PROMPT: The lines running from the one that contains "Ladies Sherpa Faux" to the end of the records below are what to reproduce, exactly and without pictures.

═════ MATERIAL TO PROCESS

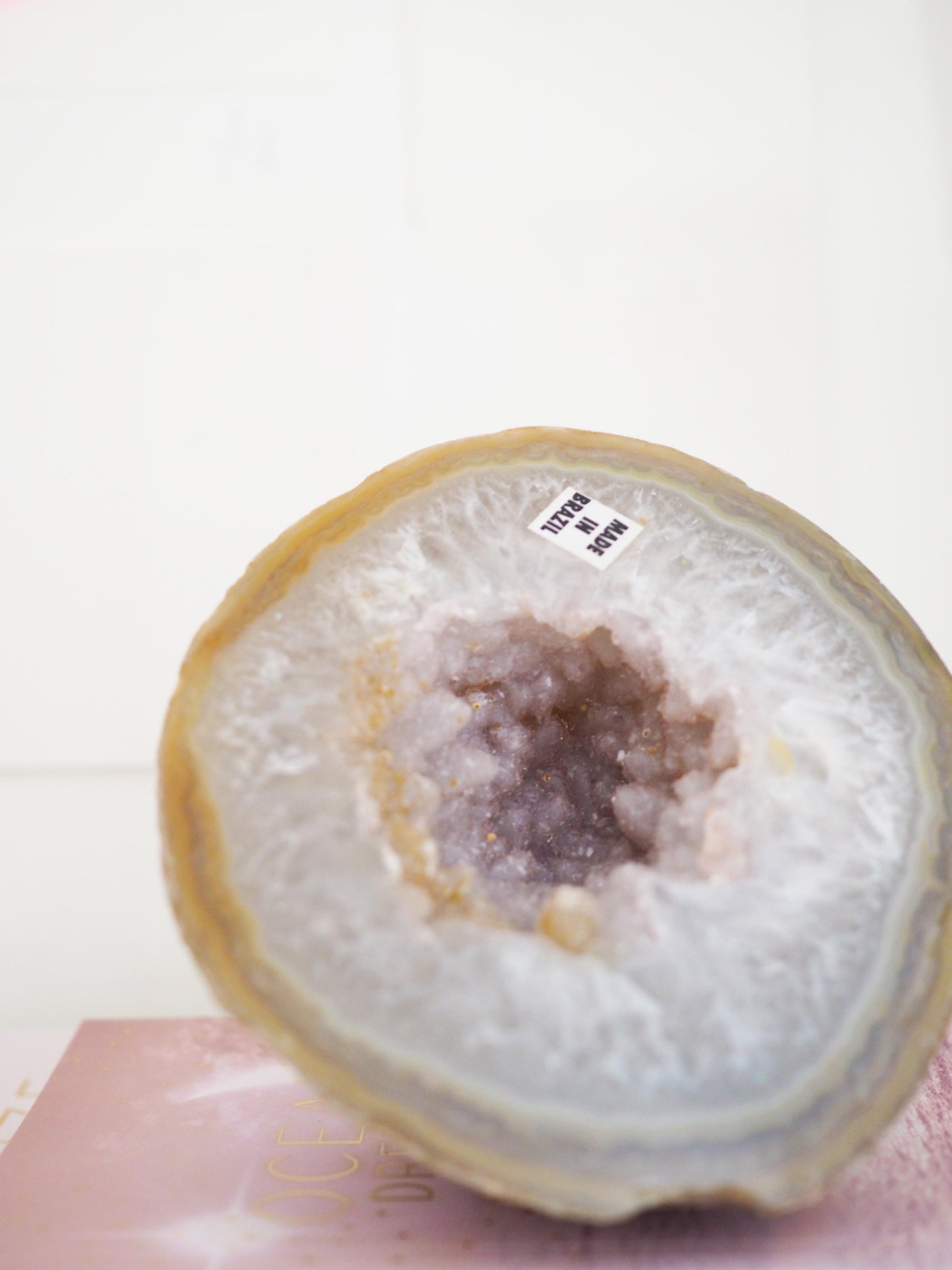 Achat Geode Light Lavender ca. 9.5 cm  - aus Brasilien HIGH QUALITY Handpoliert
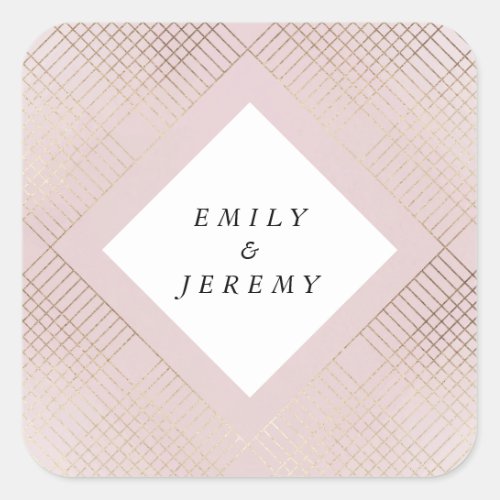 Geometric Pink Gold Gatsby Wedding Square Sticker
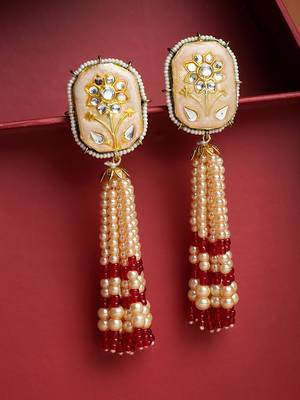 Red pearl earrings 2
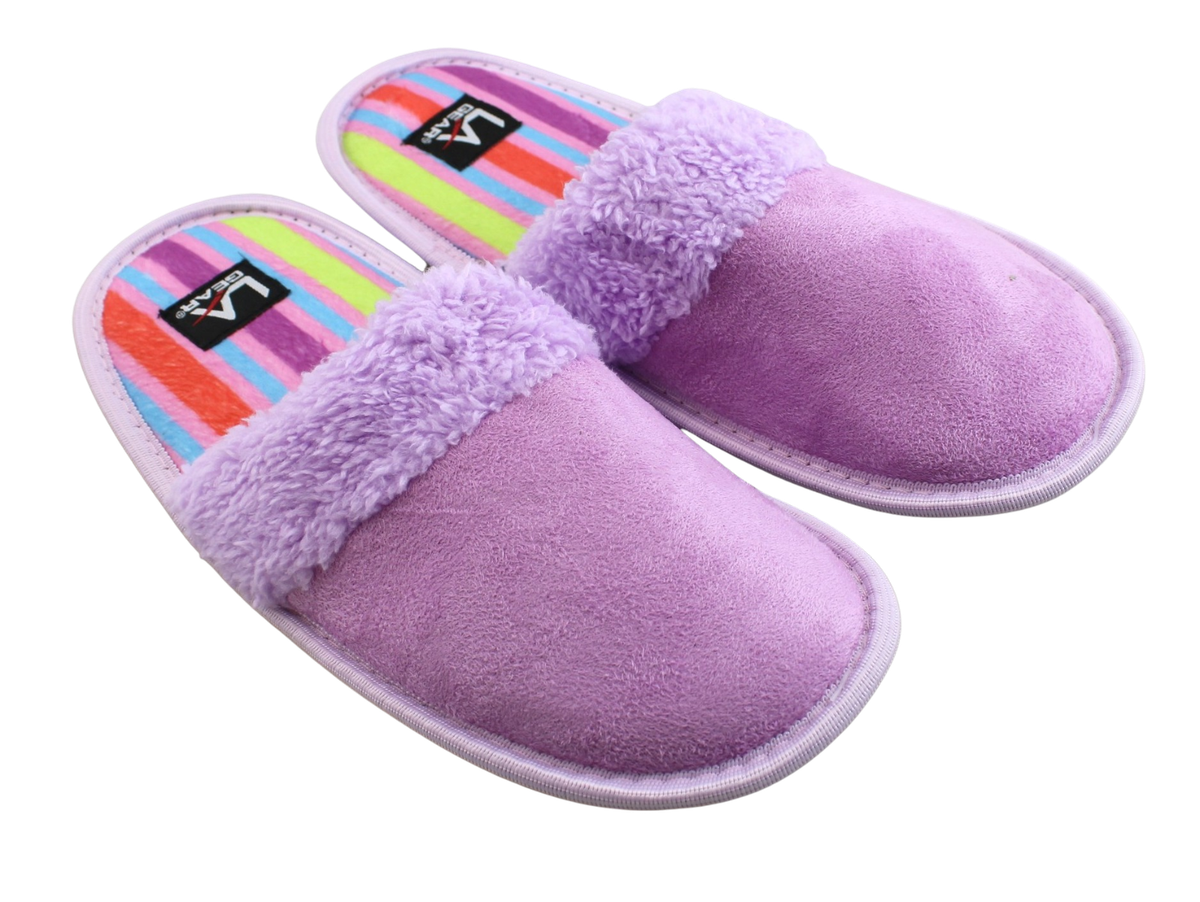 Ladies Sherpa Faux Suede Clog Slipper Plush House Slippers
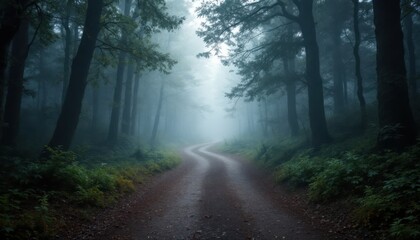 Fototapeta premium Mystical forest path with dense fog and lush greenery in serene landscape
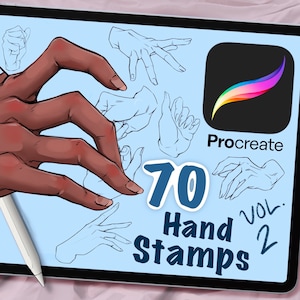 70 Anime Hand Stamps VOL. 2, UPDATED for Procreate, Cartoon Body and Posing, Stamp Brushes, Digital Art Assistance, NSFW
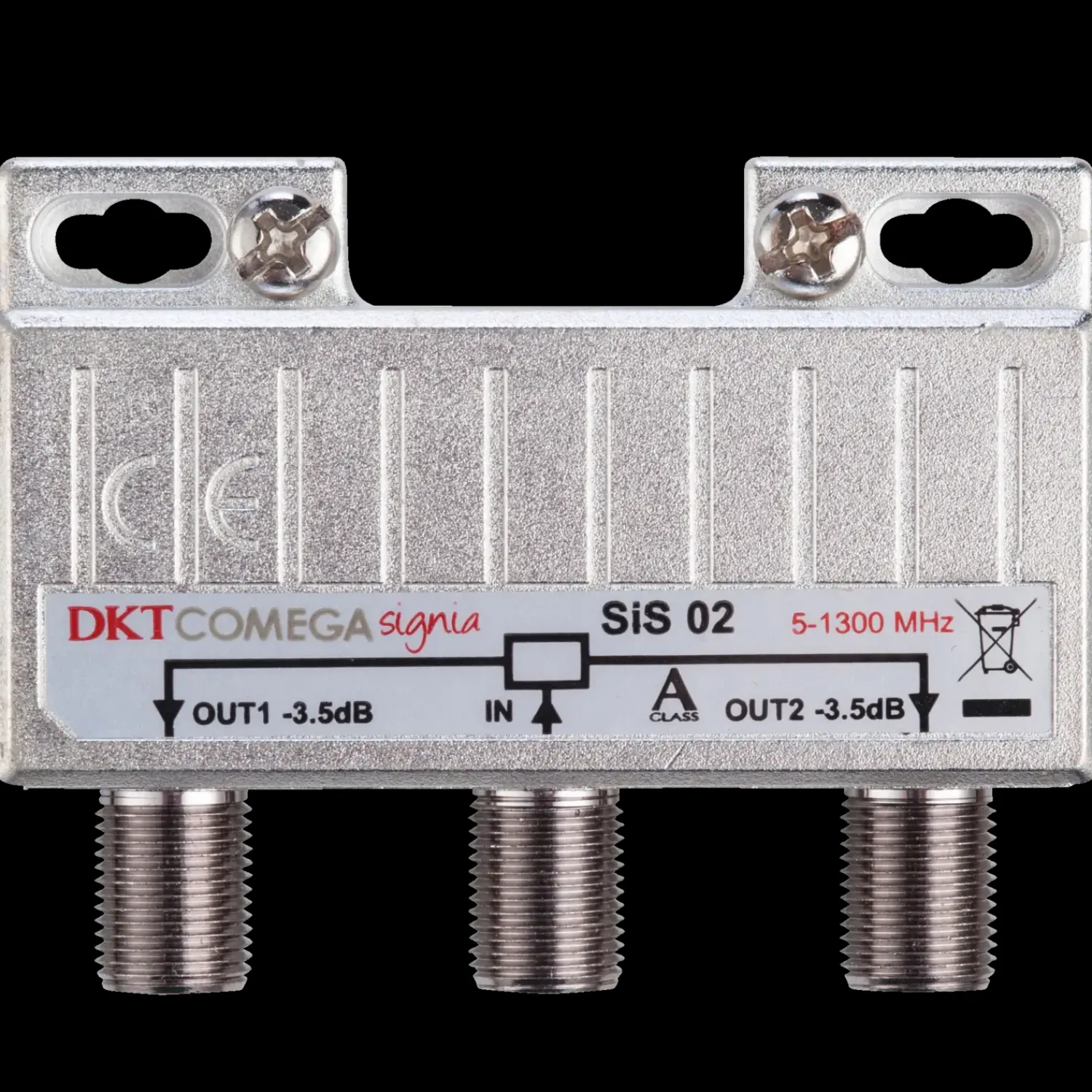 New 2-vejs signal fordeler for f-connector metal
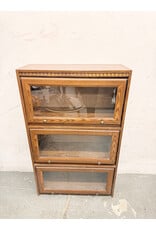 Vintage 3-Tier Barrister Bookcase, Featuring Front Lift Doors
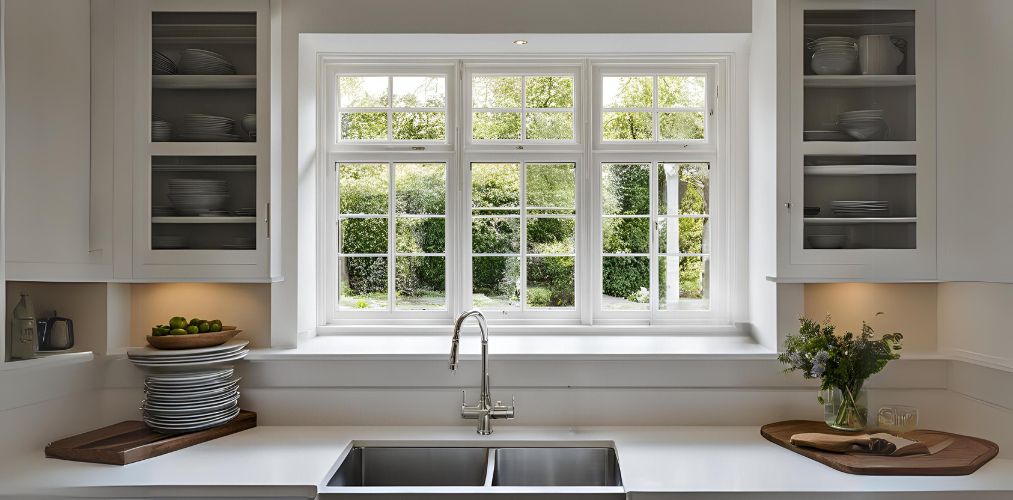 Casement window for a white kitchen - Beautiful Homes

══════════

PROBLEM SOLUTION:
 Ladies Sherpa Faux Suede Clog Slipper Plush House Slippers
 Fototapeta premium Mystical forest path with dense fog and lush greenery in serene landscape
 70 Anime Hand Stamps VOL. 2, UPDATED for Procreate, Cartoon Body and Posing, Stamp Brushes, Digital Art Assistance, NSFW
 New 2-vejs signal fordeler for f-connector metal
 Vintage 3-Tier Barrister Bookcase, Featuring Front Lift Doors
 Casement window for a white kitchen - Beautiful Homes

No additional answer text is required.